12. Open rate: Essentially, open rate is the number of e-mails opened compared with the number sent. In other words, if you send a campaign to a list of 100 addresses, and 22 e-mails were opened, you'd have a 22% open rate. Simple, right? Not so fast. Not all ESPs measure open rate the same way. Some count a click as an "open." Some count those delivered (sent minus bounced) as the denominator. It gets even stickier if you consider that "opens" are really just a measure of an e-mail that's rendered in one's inbox, and so does not necessarily mean the message has been read. (The industry is moving to standardize the way open rates are measured.) Before using open rate as a metric for success, be sure your business knows how it's being measured.

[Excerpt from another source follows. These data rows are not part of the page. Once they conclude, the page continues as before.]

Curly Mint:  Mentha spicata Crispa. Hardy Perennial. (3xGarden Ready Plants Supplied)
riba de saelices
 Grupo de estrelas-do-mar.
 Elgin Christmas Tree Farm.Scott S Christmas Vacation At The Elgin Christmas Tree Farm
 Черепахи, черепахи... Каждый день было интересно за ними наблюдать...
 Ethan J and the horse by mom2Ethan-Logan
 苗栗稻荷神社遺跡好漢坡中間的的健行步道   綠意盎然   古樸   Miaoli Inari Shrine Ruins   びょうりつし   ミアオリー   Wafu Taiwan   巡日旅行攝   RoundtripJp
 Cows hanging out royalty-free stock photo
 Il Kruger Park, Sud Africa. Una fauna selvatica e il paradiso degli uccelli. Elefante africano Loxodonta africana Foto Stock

13. Permission-based e-mail marketing: Asking for, and obtaining, permission to e-mail subscribers is the basis of permission marketing. Most often, subscribers will check a box to give you consent (permission) to send them e-mails. Though not necessarily required by the CAN-SPAM Act of 2003, permission-based e-mail marketing is often a requirement of ESPs.
14. Soft bounce: A soft bounce is an e-mail that does not reach the intended recipient because of some temporary error. In server-speak, it's defined by any error code other than 5xx. Note that sometimes the mail server will not return an error code at all. Typically, soft bounces are due to full inboxes or temporary "hiccups" by mail servers or ISPs. Most ESPs will retry soft bounces after a specified period of time. Often, soft bounces eventually get delivered.
15. Spam: We all know spam when we see it. Typically, spam is e-mail that is unsolicited or e-mail that we didn't sign up (opt in) to receive. (In real life, however, spam is any e-mail that is unwanted.) Remember that the consumer ultimately determines whether your e-mail is spam.
16. Spamtrap/honeypot: These are old/inactive/unused e-mail addresses that are intentionally set up to catch spammers. If you have spamtrap/honeypot e-mail addresses on your list, it may be time to review your process for growing your e-mail list. Having spamtrap/honeypot e-mail addresses is a red flag to ISPs that you are a spammer.
17. Whitelist: A whitelist is a list of "approved" IP addresses and senders. If an Internet service provider (ISP) has whitelisted an IP address, it is more likely to accept incoming e-mail from that address. Having your sending IP address whitelisted does not guarantee that your e-mail will be delivered 100% of the time.